The first hit, SUMO1, was particularly interesting since this protein is heavily involved in protein SUMOylation or post-translational modifications [252]. Literature research revealed that the conjugation of SOX2 to SUMO1 has already been investigated [252]. Moreover, it was discovered that upon conjugation of SUMO1 to SOX2, inhibition of the DNA binding activity by SOX2 was observed. This work not only suggests that SUMOylation has a functional effect on SOX2 but also validates that the y2h HTS likely identified true protein- protein interactions. Likewise, the next hit, ubiquitin-conjugating enzyme (UBE) - 2I, is an enzyme responsible for performing SUMO conjugation is related to the SUMOylation process. Further hits, E3 SUMO-protein ligase (PIAS4) and Chromobox protein homolog 4 (CBX4), function in the SUMOylation process by stabilizing the interaction between UBE2I and the substrate [247]. The identification of potential interactions occurring between SOX2 and proteins related to the SUMOylation process suggest SOX2 can be SUMOylated.

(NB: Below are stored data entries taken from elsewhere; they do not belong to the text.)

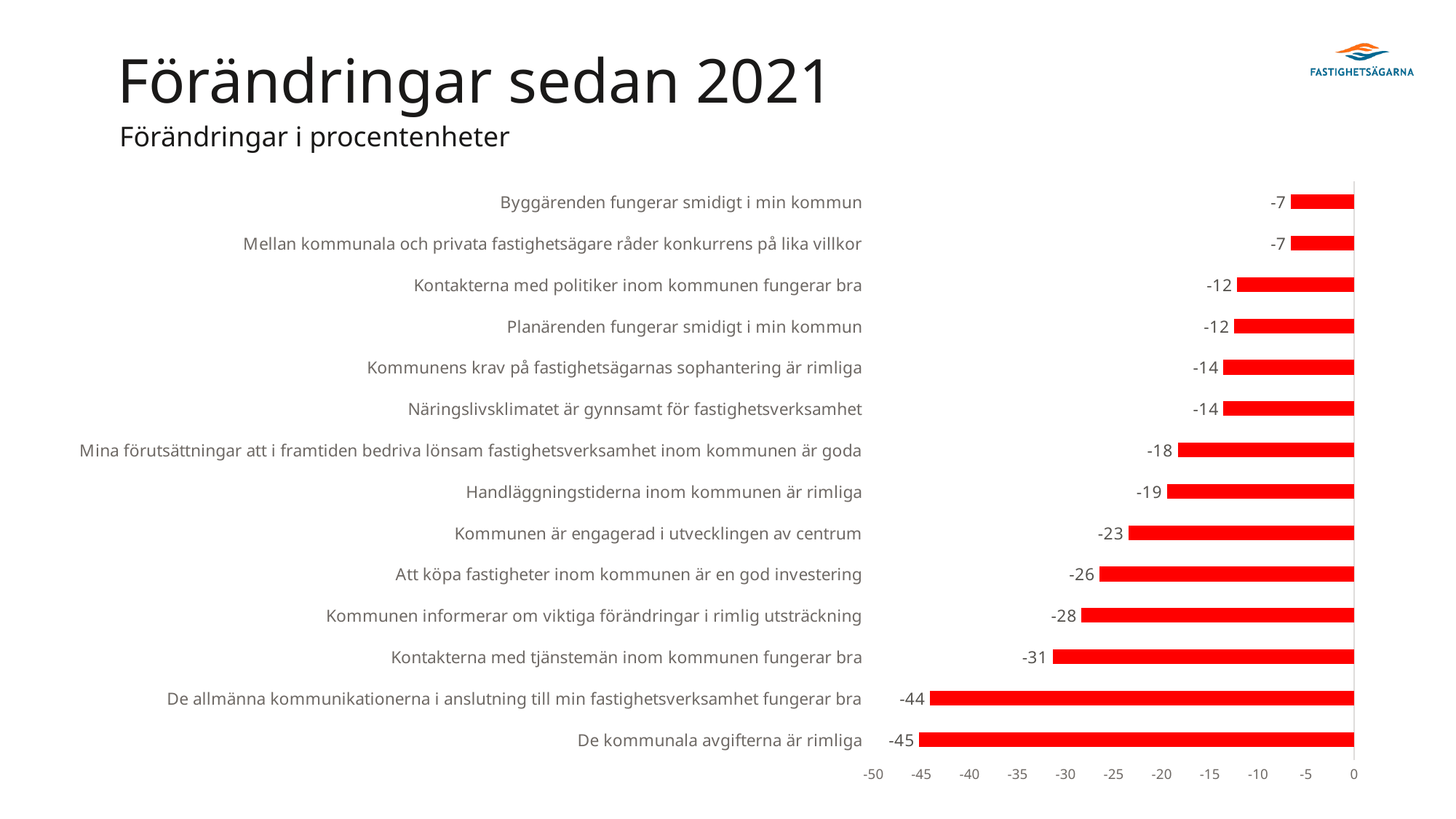
What is the value for "Byggärenden fungerar smidigt i min kommun"? -7 What is the value for "Handläggningstiderna inom kommunen är rimliga"? -19 What is the value for "De kommunala avgifterna är rimliga"? -45 What kind of chart is shown on the slide? Bar chart Is the value for "Kontakterna med tjänstemän inom kommunen fungerar bra" greater or less than -30? less What is the subtitle shown under the slide title? Förändringar i procentenheter What is the difference between the values for "Kommunen informerar om viktiga förändringar i rimlig utsträckning" and "Kommunen är engagerad i utvecklingen av centrum"? 5 What is the value for "Kontakterna med tjänstemän inom kommunen fungerar bra"? -31 Which has a more negative value: "Att köpa fastigheter inom kommunen är en god investering" or "Näringslivsklimatet är gynnsamt för fastighetsverksamhet"? Att köpa fastigheter inom kommunen är en god investering How many categories are shown in the chart? 14 What is the difference between the values for "De kommunala avgifterna är rimliga" and "De allmänna kommunikationerna i anslutning till min fastighetsverksamhet fungerar bra"? 1 Which category has the lowest (most negative) value? De kommunala avgifterna är rimliga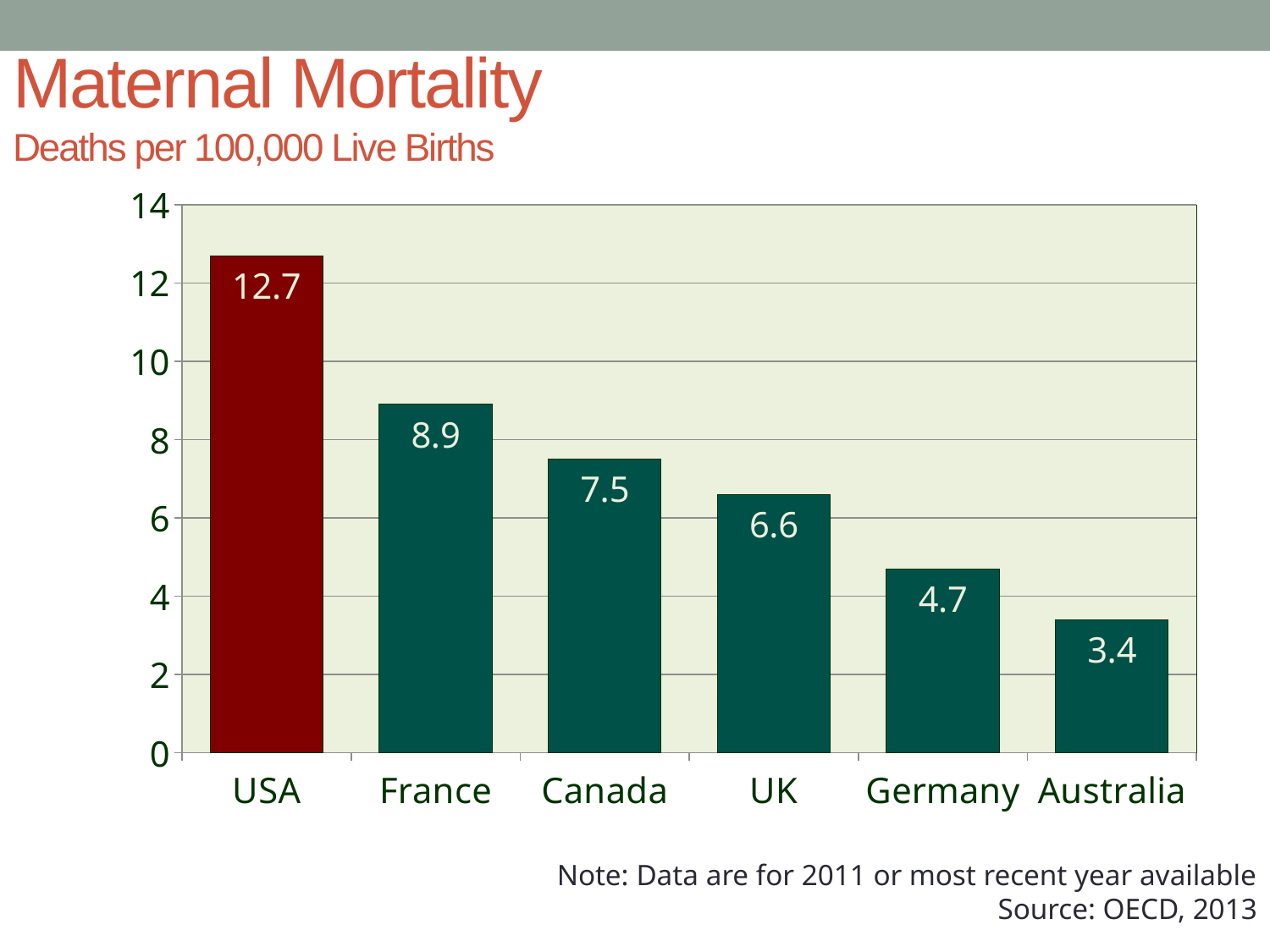
What is the maternal mortality value for the USA? 12.7 Is the value for the UK greater or less than 8? less Which country has the lowest maternal mortality rate on the chart? Australia Which has a higher value, France or Canada? France What is the value shown for Germany? 4.7 Which country has the highest maternal mortality rate on the chart? USA What kind of chart is shown on the slide? bar chart What is the difference between the values for the UK and Australia? 3.2 How many countries are shown on the chart? 6 What is the value shown for Canada? 7.5 What is the difference between the values for the USA and France? 3.8 Which bar is coloured differently from the others? USA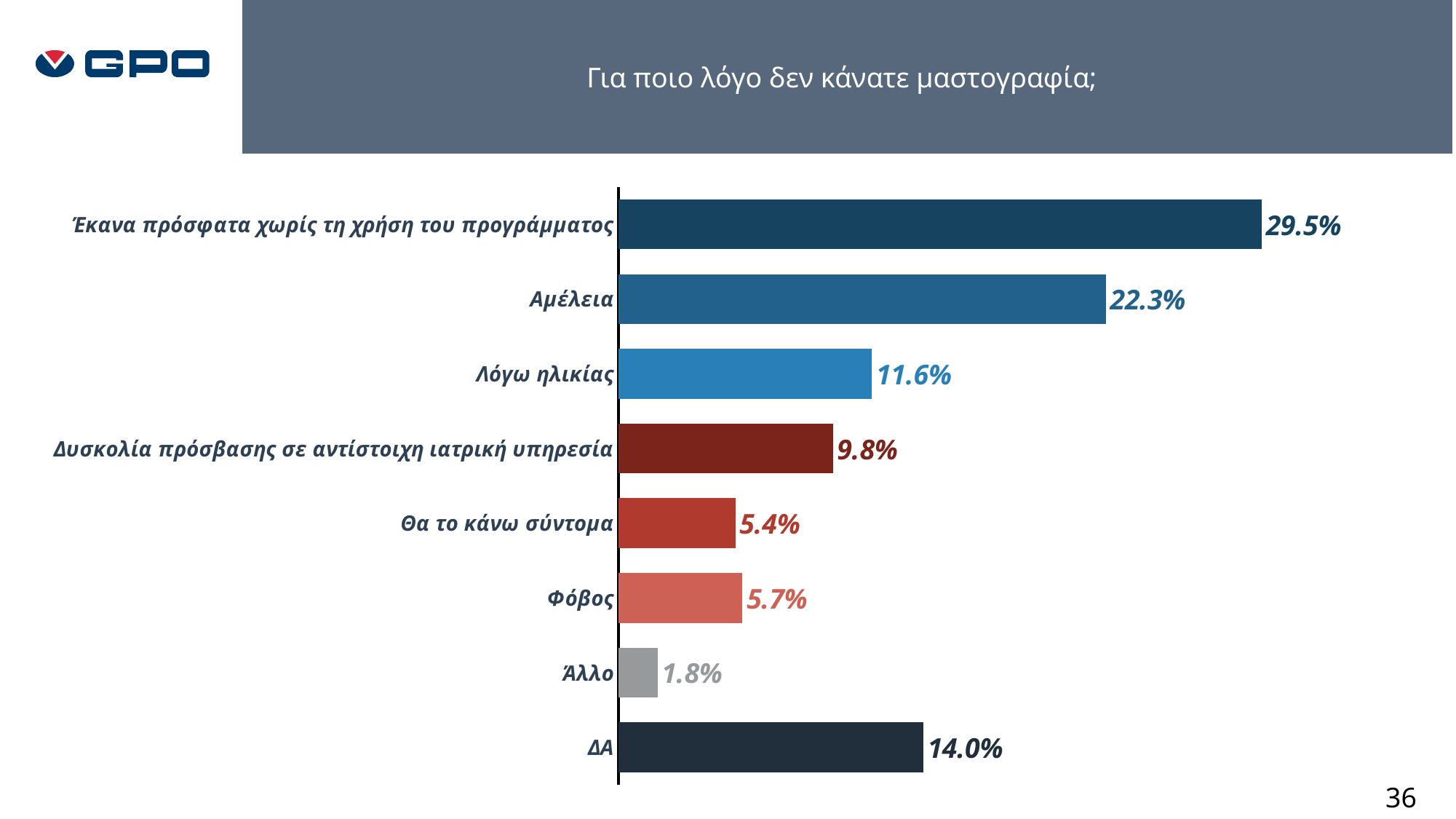
What is the value for Λόγω ηλικίας? 11.6% How many categories are shown in the chart? 8 What is the value for ΔΑ? 14.0% What is the value for Φόβος? 5.7% Which is larger, the value for Λόγω ηλικίας or the value for ΔΑ? ΔΑ What kind of chart is shown on the slide? Bar chart What is the difference between the values for Έκανα πρόσφατα χωρίς τη χρήση του προγράμματος and Αμέλεια? 7.2% Which category has the lowest value? Άλλο Which category has the highest value? Έκανα πρόσφατα χωρίς τη χρήση του προγράμματος What is the title of the chart? Για ποιο λόγο δεν κάνατε μαστογραφία; What is the difference between the values for ΔΑ and Δυσκολία πρόσβασης σε αντίστοιχη ιατρική υπηρεσία? 4.2% What is the value for Αμέλεια? 22.3%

To determine whether SOX2 can be SUMOylated, the GPS-SUMO online database was used to predict SUMOlyation sites within the SOX2 protein (Figure 14f). The database identified two predicted SUMOylation sites for SOX2; one located at amino acid position 121 and the other at 245. Interestingly, the publication which reported conjugation of SOX2 to SUMO1 describes a conjugation at lysine 247 [252]; but the exact positions where SOX2 is SUMOylated in vitro needs to be confirmed. Lastly, the SOX2 protein domains and its predicted SUMOylation sites were constructed using the open source software DOG 2.0 (Figure 14g).

Taken together, y2h HTS experiments identified four key players in the SUMOylation process, SUMO1, UBE2I, PIAS4 and CBX4, which may form protein-protein interactions with SOX2.